**Job**
Reproduce the entries below from the line containing "How distant is point 470,468 from the lens?" through the final line, both ends included, and nothing else.
--*--
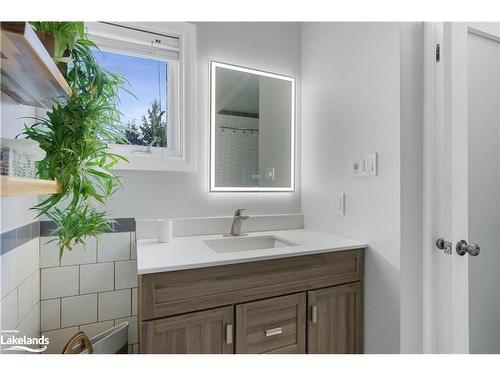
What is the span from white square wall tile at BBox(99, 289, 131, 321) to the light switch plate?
135 cm

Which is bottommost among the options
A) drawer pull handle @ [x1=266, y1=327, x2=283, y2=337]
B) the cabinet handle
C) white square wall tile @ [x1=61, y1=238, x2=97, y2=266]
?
drawer pull handle @ [x1=266, y1=327, x2=283, y2=337]

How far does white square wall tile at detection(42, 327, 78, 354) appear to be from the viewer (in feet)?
4.04

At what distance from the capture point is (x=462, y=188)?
1137 millimetres

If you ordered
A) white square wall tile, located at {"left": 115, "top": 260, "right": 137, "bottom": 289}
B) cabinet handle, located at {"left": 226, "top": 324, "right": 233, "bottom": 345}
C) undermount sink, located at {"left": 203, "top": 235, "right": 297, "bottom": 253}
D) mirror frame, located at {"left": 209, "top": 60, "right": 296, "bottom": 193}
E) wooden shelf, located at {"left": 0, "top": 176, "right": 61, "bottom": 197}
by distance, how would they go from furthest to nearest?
mirror frame, located at {"left": 209, "top": 60, "right": 296, "bottom": 193}
undermount sink, located at {"left": 203, "top": 235, "right": 297, "bottom": 253}
white square wall tile, located at {"left": 115, "top": 260, "right": 137, "bottom": 289}
cabinet handle, located at {"left": 226, "top": 324, "right": 233, "bottom": 345}
wooden shelf, located at {"left": 0, "top": 176, "right": 61, "bottom": 197}

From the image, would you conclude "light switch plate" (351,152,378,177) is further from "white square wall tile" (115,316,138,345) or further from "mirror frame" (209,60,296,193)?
"white square wall tile" (115,316,138,345)

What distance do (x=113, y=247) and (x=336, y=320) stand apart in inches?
46.0

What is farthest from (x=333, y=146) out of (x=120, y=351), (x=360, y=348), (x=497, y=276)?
(x=120, y=351)

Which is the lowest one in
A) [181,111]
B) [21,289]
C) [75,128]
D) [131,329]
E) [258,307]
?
[131,329]

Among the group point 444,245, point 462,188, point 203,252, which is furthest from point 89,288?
point 462,188

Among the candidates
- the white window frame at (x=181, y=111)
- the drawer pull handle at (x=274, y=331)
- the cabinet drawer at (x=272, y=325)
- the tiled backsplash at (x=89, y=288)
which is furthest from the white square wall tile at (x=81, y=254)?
the drawer pull handle at (x=274, y=331)

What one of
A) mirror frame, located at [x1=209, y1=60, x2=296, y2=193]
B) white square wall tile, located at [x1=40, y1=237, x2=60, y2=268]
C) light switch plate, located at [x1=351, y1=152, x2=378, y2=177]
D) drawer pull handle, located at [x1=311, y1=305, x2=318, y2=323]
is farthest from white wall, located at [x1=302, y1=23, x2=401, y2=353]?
white square wall tile, located at [x1=40, y1=237, x2=60, y2=268]

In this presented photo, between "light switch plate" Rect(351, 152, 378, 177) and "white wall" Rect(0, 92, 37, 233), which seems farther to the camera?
"light switch plate" Rect(351, 152, 378, 177)

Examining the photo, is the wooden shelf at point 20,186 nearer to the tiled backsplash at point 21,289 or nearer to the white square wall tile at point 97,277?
the tiled backsplash at point 21,289

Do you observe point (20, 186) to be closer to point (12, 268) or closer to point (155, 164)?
point (12, 268)
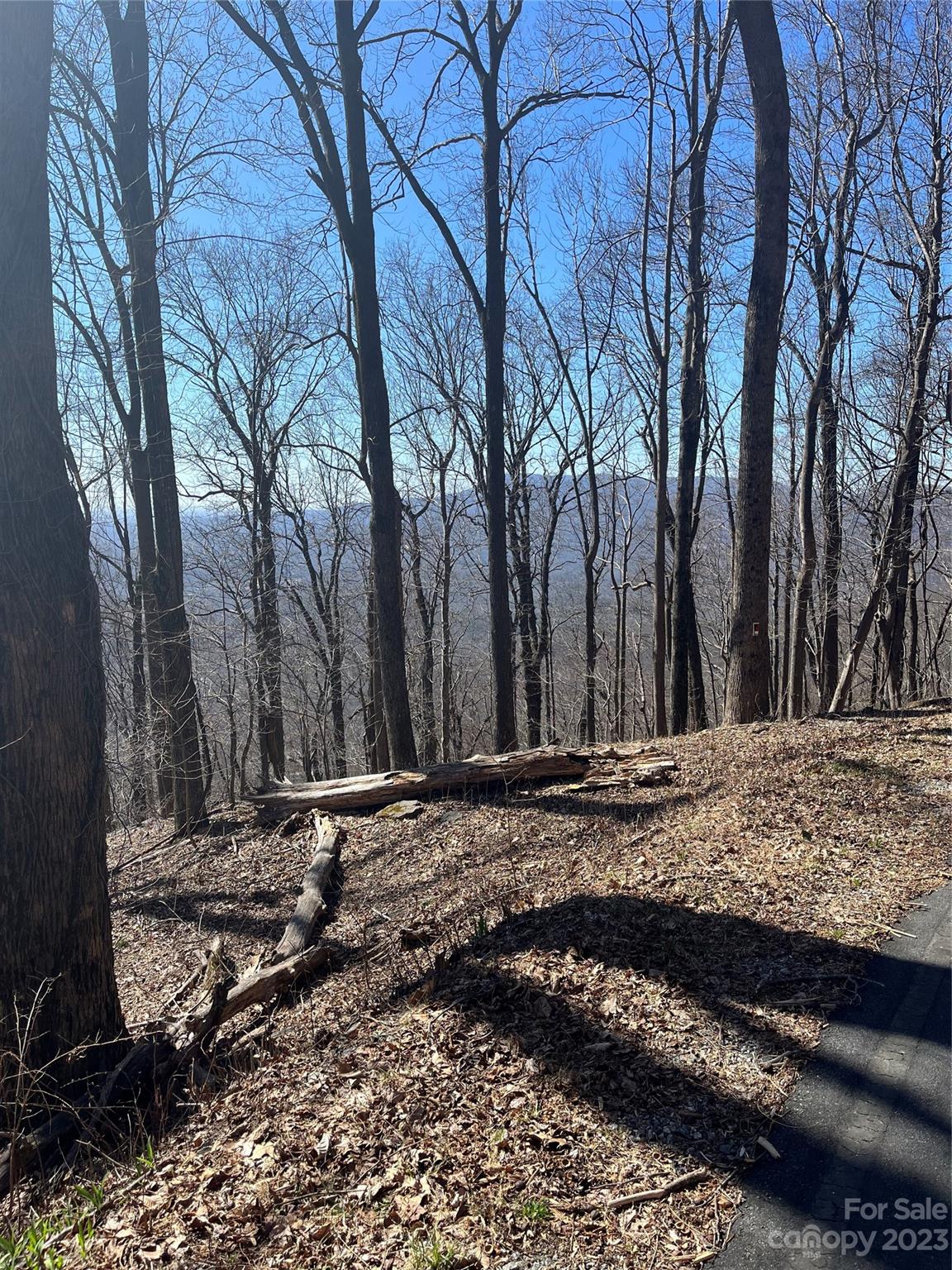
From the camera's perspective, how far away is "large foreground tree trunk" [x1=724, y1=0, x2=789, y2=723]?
912 cm

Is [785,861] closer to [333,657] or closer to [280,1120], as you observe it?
[280,1120]

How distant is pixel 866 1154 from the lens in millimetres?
2777

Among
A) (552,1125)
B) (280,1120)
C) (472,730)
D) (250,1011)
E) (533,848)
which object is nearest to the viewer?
(552,1125)

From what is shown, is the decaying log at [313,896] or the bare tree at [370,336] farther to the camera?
the bare tree at [370,336]

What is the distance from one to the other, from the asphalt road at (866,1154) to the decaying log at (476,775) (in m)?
4.84

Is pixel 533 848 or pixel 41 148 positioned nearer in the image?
pixel 41 148

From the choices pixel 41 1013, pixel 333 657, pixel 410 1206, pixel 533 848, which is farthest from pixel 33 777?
pixel 333 657

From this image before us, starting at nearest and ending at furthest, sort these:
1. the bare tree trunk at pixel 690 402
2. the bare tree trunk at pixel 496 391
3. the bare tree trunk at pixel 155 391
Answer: the bare tree trunk at pixel 155 391 → the bare tree trunk at pixel 496 391 → the bare tree trunk at pixel 690 402

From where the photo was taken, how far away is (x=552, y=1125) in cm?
309

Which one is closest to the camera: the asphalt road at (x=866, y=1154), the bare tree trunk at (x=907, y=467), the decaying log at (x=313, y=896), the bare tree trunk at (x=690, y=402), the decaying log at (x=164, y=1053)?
the asphalt road at (x=866, y=1154)

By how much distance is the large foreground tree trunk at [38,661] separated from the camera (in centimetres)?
430

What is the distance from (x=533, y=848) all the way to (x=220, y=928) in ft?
9.56

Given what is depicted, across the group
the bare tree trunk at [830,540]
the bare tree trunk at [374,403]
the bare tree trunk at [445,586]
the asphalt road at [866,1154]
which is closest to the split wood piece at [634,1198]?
the asphalt road at [866,1154]

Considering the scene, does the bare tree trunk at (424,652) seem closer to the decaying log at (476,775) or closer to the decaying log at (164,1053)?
the decaying log at (476,775)
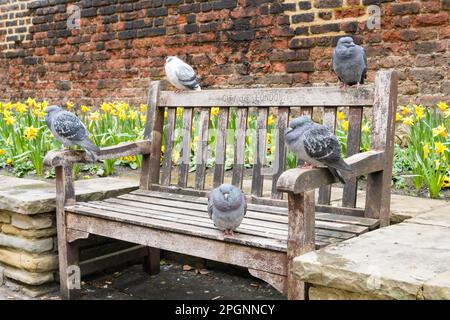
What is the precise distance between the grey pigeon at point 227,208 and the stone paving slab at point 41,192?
1.29 m

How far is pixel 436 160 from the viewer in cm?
358

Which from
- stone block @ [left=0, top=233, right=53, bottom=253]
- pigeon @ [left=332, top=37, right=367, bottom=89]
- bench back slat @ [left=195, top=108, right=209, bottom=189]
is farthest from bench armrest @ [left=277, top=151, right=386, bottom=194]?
stone block @ [left=0, top=233, right=53, bottom=253]

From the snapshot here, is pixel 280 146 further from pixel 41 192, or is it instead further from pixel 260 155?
pixel 41 192

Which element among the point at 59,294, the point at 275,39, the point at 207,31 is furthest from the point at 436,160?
the point at 207,31

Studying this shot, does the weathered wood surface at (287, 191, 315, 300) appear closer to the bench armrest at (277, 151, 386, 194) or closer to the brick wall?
the bench armrest at (277, 151, 386, 194)

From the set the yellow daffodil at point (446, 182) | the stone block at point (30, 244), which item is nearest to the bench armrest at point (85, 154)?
the stone block at point (30, 244)

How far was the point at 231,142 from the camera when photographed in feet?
16.1

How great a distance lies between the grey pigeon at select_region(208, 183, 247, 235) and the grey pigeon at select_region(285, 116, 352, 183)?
1.12 ft

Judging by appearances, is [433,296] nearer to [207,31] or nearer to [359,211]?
[359,211]

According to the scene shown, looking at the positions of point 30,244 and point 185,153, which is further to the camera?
point 185,153

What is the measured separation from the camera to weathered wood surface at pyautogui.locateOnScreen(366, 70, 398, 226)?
2852 mm

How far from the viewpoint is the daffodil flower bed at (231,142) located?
3721 mm

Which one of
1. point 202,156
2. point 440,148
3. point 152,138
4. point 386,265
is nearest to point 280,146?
point 202,156

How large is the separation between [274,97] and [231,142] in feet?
5.34
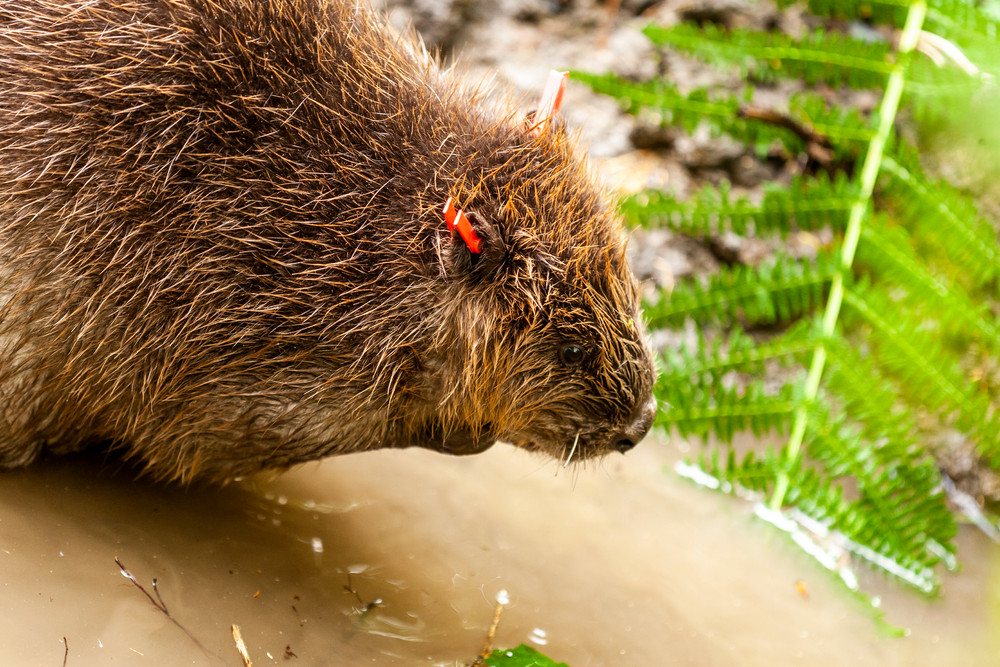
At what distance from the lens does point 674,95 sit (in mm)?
4590

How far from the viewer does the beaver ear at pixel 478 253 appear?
2768 millimetres

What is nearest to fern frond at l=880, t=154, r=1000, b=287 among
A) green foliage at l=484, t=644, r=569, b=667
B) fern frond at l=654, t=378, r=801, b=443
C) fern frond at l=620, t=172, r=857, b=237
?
fern frond at l=620, t=172, r=857, b=237

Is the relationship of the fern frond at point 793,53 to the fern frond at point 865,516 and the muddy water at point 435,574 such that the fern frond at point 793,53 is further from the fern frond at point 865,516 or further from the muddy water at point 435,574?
the muddy water at point 435,574

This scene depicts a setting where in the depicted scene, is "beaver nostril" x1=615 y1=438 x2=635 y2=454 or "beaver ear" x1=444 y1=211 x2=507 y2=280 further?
"beaver nostril" x1=615 y1=438 x2=635 y2=454

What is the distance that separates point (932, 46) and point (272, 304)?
12.3 feet

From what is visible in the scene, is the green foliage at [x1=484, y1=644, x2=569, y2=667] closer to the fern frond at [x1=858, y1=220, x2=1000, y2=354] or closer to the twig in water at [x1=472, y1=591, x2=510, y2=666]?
the twig in water at [x1=472, y1=591, x2=510, y2=666]

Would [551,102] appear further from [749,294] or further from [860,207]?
[860,207]

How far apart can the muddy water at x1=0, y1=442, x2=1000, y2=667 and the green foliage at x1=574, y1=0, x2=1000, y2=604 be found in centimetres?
27

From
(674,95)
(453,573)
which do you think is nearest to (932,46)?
(674,95)

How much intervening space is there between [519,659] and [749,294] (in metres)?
2.48

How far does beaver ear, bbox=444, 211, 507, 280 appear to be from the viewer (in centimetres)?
277

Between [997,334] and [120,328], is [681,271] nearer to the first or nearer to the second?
[997,334]

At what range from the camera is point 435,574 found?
335cm

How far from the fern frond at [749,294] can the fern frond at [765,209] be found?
0.21 metres
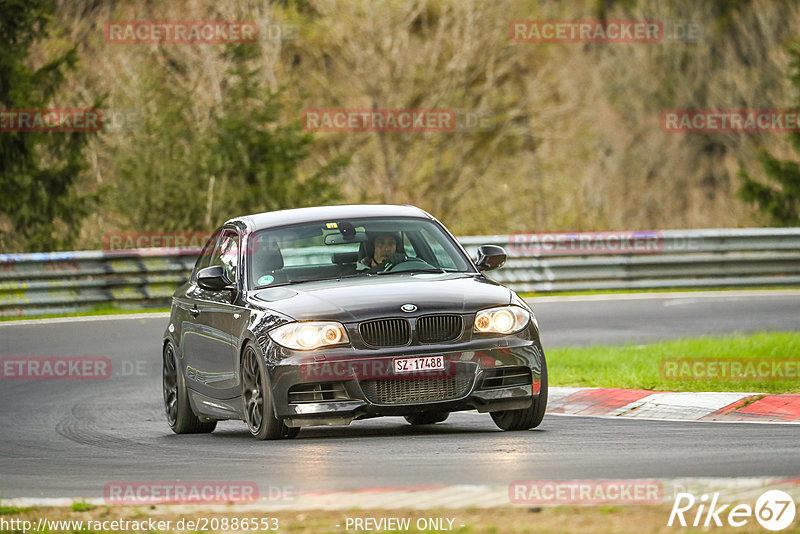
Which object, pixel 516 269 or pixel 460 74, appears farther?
pixel 460 74

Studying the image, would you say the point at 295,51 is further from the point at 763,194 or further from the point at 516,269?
the point at 516,269

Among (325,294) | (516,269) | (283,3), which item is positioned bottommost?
(516,269)

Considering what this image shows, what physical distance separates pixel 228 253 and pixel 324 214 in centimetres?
87

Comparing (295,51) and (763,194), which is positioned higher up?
(295,51)

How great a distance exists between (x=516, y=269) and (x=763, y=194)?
11.6 meters

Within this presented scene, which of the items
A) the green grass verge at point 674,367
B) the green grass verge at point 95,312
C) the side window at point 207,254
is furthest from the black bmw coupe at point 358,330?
the green grass verge at point 95,312

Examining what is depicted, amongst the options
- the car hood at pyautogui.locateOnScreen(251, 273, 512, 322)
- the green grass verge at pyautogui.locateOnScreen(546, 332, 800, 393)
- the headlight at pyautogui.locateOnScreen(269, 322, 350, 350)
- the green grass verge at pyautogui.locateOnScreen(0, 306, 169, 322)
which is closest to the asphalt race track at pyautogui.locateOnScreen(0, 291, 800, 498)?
the headlight at pyautogui.locateOnScreen(269, 322, 350, 350)

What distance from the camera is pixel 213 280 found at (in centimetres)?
1116

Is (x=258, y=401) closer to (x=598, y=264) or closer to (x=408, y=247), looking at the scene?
(x=408, y=247)

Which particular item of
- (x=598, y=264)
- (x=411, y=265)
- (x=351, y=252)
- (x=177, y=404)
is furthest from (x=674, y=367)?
(x=598, y=264)

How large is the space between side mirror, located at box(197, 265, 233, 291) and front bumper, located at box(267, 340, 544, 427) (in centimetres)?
132

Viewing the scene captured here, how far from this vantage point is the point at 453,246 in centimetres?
1162

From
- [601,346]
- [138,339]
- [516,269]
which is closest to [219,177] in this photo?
[516,269]

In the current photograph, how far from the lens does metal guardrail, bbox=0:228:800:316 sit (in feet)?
80.2
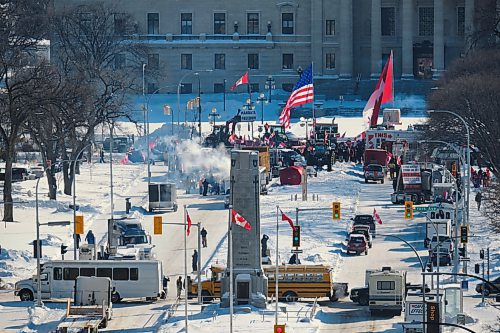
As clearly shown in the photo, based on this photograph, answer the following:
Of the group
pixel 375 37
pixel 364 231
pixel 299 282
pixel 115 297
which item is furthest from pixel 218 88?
pixel 299 282

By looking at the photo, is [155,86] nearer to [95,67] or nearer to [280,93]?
[280,93]

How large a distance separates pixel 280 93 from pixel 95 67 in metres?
35.9

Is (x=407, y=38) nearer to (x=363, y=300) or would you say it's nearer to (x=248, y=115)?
(x=248, y=115)

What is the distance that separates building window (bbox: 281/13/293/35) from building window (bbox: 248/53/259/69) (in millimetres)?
3194

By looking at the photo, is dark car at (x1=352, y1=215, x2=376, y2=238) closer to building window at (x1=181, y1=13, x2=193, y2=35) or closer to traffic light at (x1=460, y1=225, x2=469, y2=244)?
traffic light at (x1=460, y1=225, x2=469, y2=244)

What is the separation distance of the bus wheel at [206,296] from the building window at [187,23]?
105248 millimetres

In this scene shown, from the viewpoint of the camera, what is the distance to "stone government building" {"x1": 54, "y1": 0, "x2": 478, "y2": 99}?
168875 millimetres

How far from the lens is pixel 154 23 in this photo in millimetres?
177375

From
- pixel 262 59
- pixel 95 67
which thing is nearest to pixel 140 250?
pixel 95 67

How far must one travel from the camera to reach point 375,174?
113312mm

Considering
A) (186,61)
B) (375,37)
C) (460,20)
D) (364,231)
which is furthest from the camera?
(186,61)

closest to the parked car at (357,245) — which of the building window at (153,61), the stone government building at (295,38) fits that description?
the stone government building at (295,38)

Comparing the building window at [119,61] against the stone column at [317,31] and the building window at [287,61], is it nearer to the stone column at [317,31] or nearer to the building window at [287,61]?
the building window at [287,61]

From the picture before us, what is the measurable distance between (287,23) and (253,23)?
3.02m
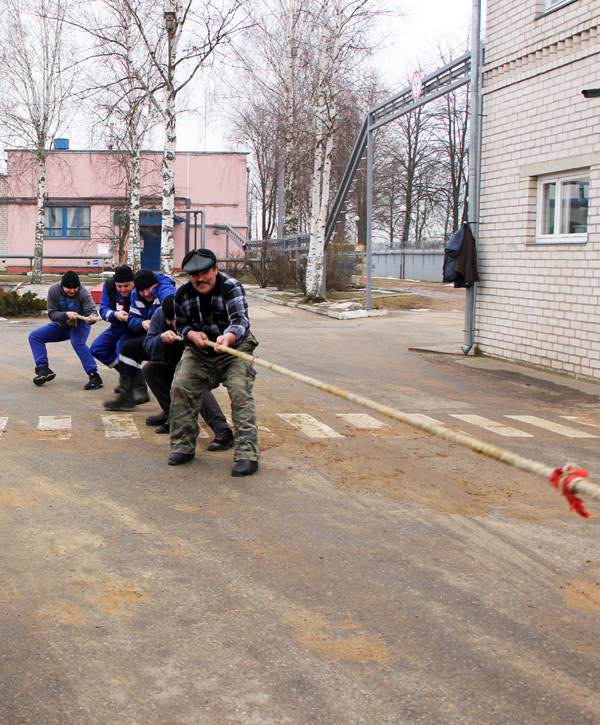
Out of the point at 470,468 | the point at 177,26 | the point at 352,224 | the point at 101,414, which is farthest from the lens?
the point at 352,224

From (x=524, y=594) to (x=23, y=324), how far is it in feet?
49.0

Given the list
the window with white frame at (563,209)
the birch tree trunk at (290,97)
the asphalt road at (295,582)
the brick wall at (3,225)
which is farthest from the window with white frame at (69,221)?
the asphalt road at (295,582)

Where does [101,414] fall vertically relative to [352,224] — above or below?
below

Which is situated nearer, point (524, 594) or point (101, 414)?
point (524, 594)

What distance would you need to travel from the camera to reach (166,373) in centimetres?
711

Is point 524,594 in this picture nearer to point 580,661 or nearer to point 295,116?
point 580,661

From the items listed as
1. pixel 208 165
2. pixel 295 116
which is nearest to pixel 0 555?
pixel 295 116

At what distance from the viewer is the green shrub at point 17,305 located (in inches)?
A: 704

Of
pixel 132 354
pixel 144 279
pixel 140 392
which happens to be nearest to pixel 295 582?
pixel 144 279

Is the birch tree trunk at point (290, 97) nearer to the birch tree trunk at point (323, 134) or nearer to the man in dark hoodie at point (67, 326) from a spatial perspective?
Result: the birch tree trunk at point (323, 134)

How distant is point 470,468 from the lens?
612 cm

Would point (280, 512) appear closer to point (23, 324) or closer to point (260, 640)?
point (260, 640)

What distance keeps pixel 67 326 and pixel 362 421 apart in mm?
4204

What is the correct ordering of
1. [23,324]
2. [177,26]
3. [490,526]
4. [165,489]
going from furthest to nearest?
[177,26]
[23,324]
[165,489]
[490,526]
--*--
**Task response**
How distant is point 470,468 from the lens?
612 cm

Would point (280, 512) appear closer to point (23, 324) or closer to point (260, 640)?
point (260, 640)

What distance keeps pixel 67 326 and pixel 362 421 apart in mm?
4204

What is the correct ordering of
1. [23,324]
2. [177,26]
3. [490,526]
4. [165,489]
going from furthest to nearest?
[177,26]
[23,324]
[165,489]
[490,526]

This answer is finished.